### [Required work]
Repeat all of the data word for word so that only the pictures are missing from the copy.

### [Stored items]
════════
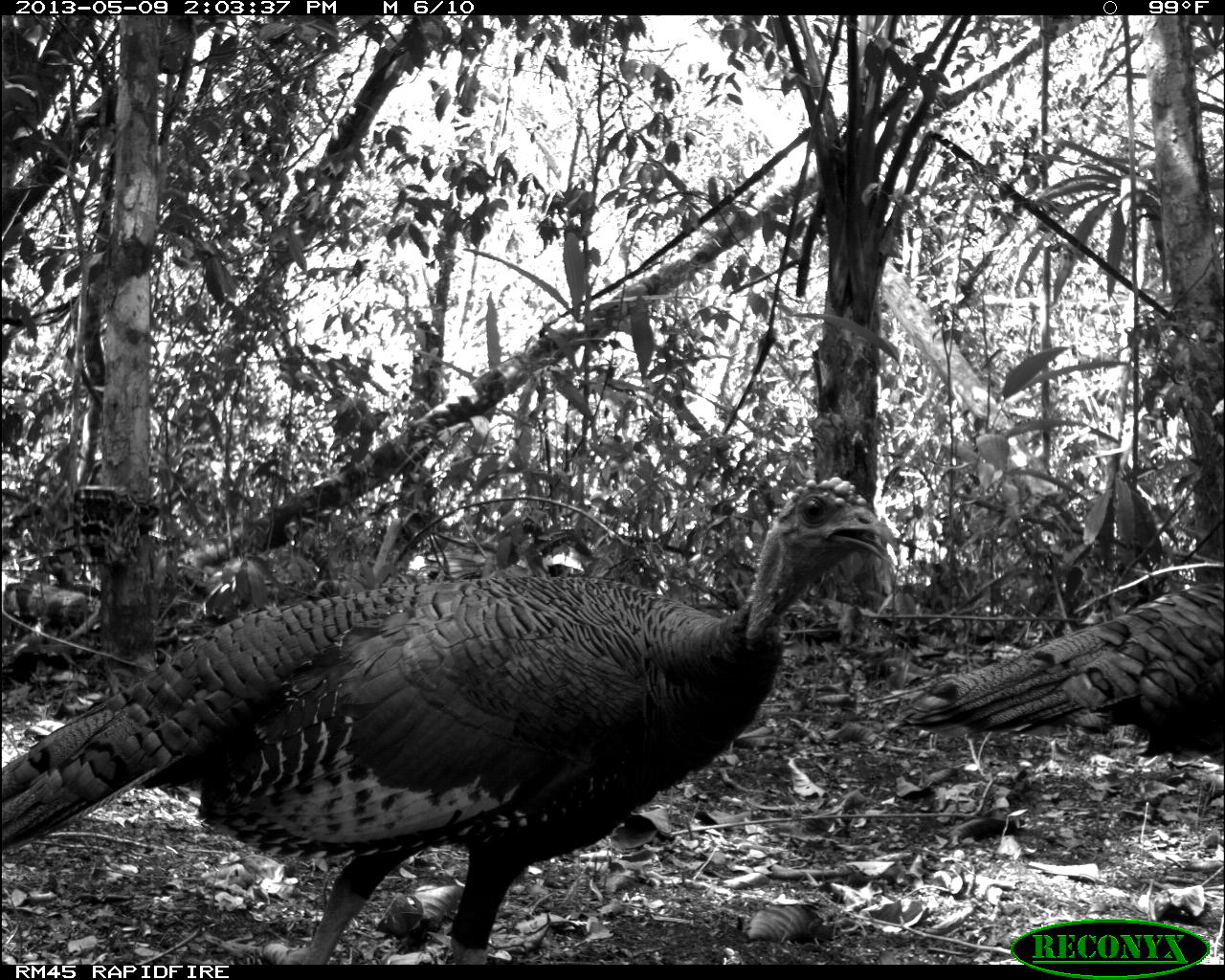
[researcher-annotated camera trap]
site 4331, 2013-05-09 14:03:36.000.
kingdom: Animalia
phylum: Chordata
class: Aves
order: Galliformes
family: Phasianidae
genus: Meleagris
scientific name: Meleagris ocellata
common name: ocellated turkey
Meleagris ocellata (ocellated turkey), count 1.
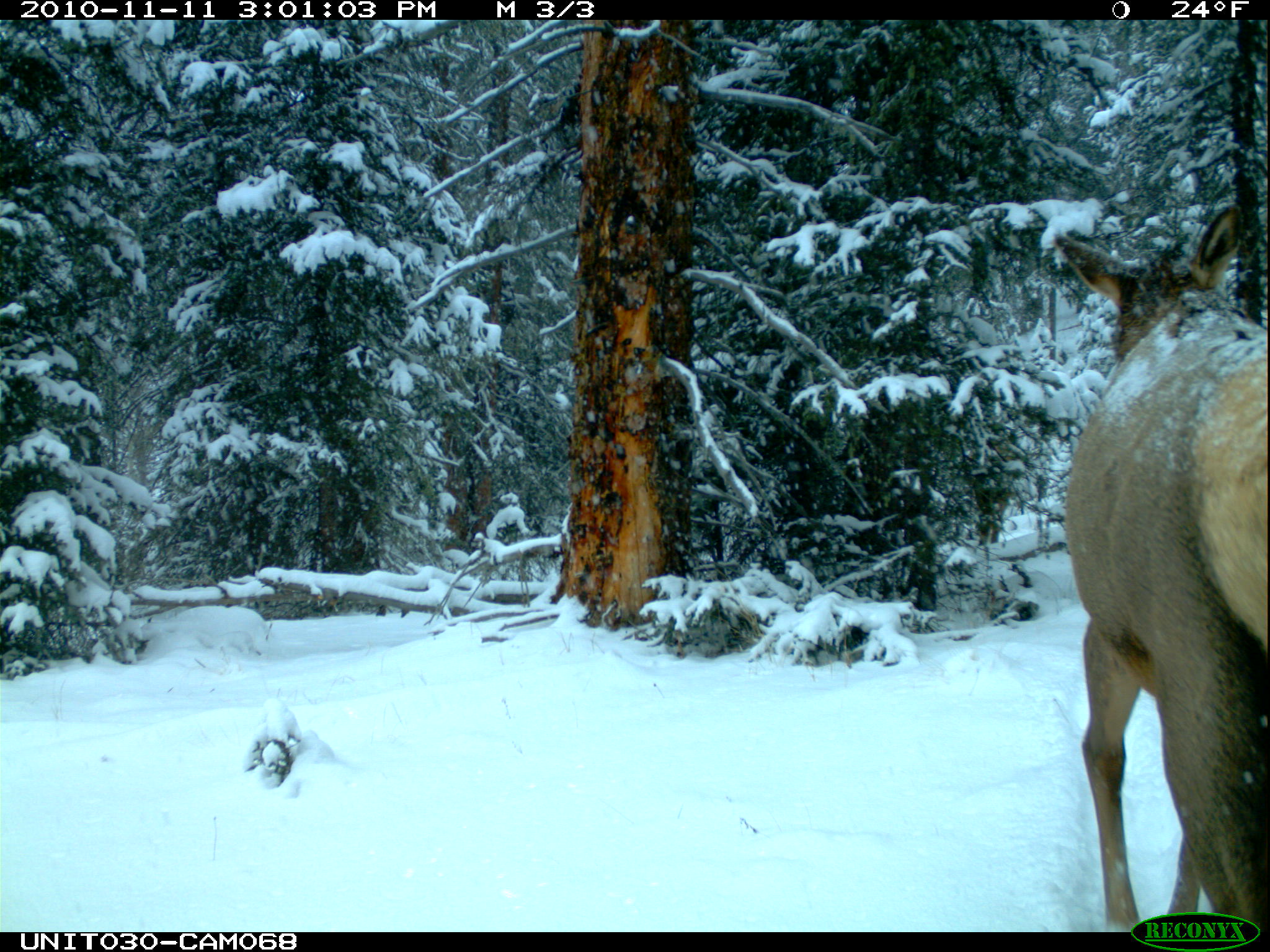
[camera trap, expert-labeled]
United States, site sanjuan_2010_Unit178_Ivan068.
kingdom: Animalia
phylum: Chordata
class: Mammalia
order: Artiodactyla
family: Cervidae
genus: Cervus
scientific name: Cervus elaphus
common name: red deer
════════
### [Answer for this exercise]
[researcher-annotated camera trap]
site 4331, 2013-05-09 14:03:36.000.
kingdom: Animalia
phylum: Chordata
class: Aves
order: Galliformes
family: Phasianidae
genus: Meleagris
scientific name: Meleagris ocellata
common name: ocellated turkey
Meleagris ocellata (ocellated turkey), count 1.
[camera trap, expert-labeled]
United States, site sanjuan_2010_Unit178_Ivan068.
kingdom: Animalia
phylum: Chordata
class: Mammalia
order: Artiodactyla
family: Cervidae
genus: Cervus
scientific name: Cervus elaphus
common name: red deer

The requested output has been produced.